It is easy for academics to dismiss Owen Wister's The Virginian. Characterized as the progenitor of the formula western, a cursory examination of Wister's text reveals a "legacy of conquest" that many New Western historians abhor. Glorifying an Anglo-Saxon masculinity that [End Page 753] is powered by ignoring and dominating the other, The Virginian is often read only as a text that establishes the familiar conventions of a genre; as the collection of essays in Reading The Virginian in the New West demonstrates, the novel invites critical attention addressing its complexity and depth.

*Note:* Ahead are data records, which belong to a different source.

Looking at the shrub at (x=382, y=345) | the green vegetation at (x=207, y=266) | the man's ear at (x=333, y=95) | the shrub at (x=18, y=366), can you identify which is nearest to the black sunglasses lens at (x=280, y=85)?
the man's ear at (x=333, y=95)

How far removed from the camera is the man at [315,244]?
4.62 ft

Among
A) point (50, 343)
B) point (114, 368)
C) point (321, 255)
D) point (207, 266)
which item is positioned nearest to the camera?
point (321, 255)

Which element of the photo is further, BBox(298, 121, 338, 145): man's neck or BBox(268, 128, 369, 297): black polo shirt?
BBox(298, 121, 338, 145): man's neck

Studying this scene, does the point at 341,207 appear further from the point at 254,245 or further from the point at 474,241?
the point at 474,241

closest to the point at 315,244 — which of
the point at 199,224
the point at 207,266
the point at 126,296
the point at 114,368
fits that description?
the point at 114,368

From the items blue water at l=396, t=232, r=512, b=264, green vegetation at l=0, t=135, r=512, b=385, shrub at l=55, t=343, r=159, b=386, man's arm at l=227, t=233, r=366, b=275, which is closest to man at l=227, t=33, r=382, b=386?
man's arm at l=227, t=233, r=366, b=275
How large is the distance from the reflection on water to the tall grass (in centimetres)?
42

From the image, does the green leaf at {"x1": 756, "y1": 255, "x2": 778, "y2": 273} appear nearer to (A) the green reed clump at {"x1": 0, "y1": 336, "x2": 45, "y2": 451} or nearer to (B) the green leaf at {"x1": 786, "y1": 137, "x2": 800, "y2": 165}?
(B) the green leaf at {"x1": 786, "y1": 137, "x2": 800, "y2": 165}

The most prevailing theme in the collection reveals The Virginian as a work with a "multiplicity of meanings," not "a coherent, harmoniously unified text" (126). And while editors Melody Graulich and Stephen Tatum have chosen a wide range of essays, each seeks to complicate Wister's text and demonstrate how its historical portrayal has limited a more thorough critical evaluation. Early readings correctly identified Wister's preoccupation with creating a hypermasculine hero, but essays like Stephen Tatum's "Pictures (Facing) Words" and William R. Handley's "Wister's Omniscience and Omissions" demonstrate how gender is a performed and fluid negotiation, one in which masculinity is both celebrated and critiqued. For example, Tatum reads the illustrations in the original version of The Virginian as texts that both support and contradict Wister's words; moreover, Tatum's discovery of the author's approval of the drawings shows how Wister was often unsure of his intentions. Handley further illustrates this uncertainty, arguing that Wister created an ending that he found "unsatisfying" (39) in order to present his audience with a national plot he felt was needed.

The multiplicity of meanings in Wister's text allow for the essays in this collection to derive competing conclusions. Nowhere is this more apparent than in Louis Owens's and Jennifer S. Tuttle's essays; both discuss the relationship between Native Americans and The Virginian, but while Owens's essay compares the absence of the indigenous population in the text with the historical erasure of that population, Tuttle contends that Wister's protagonist is marked by the traits and qualities of Native Americans. These markings are Wister's attempt, Tuttle claims, to give the nation's racial majority a claim to an indigenous masculinity that will ensure the survival of white manhood.

While both Owens and Tuttle provide historical analysis in their essays, Gary Scharnhorst's "Wister and The Great Railway Strike of 1894" is one of the most compelling examples of the marriage between history and Wister's work. Scharnhorst contradicts earlier critics who have labeled The Virginian as apolitical or neutral, claiming instead how the novel "relates to a specific historical context and simultaneously stages an ideologically loaded version of that history" (113). As do the other contributors, Scharnhorst demonstrates how the text can support multiple interpretations; his essay provides one, but allows and hopes for many more. [End Page 754]

Rather than providing a traditional reading of The Virginian, the collection of essays in Reading The Virginian in the New West reveals a text replete with meaning, a fertile ground for competing analyses. One cannot pass a day without finding The Virginian's legacy in American popular culture, and while that legacy often focuses on the traditional elements of the western genre, Graulich and Tatum's collection allows for the possibility of continued critical evaluations of this text and all western writings.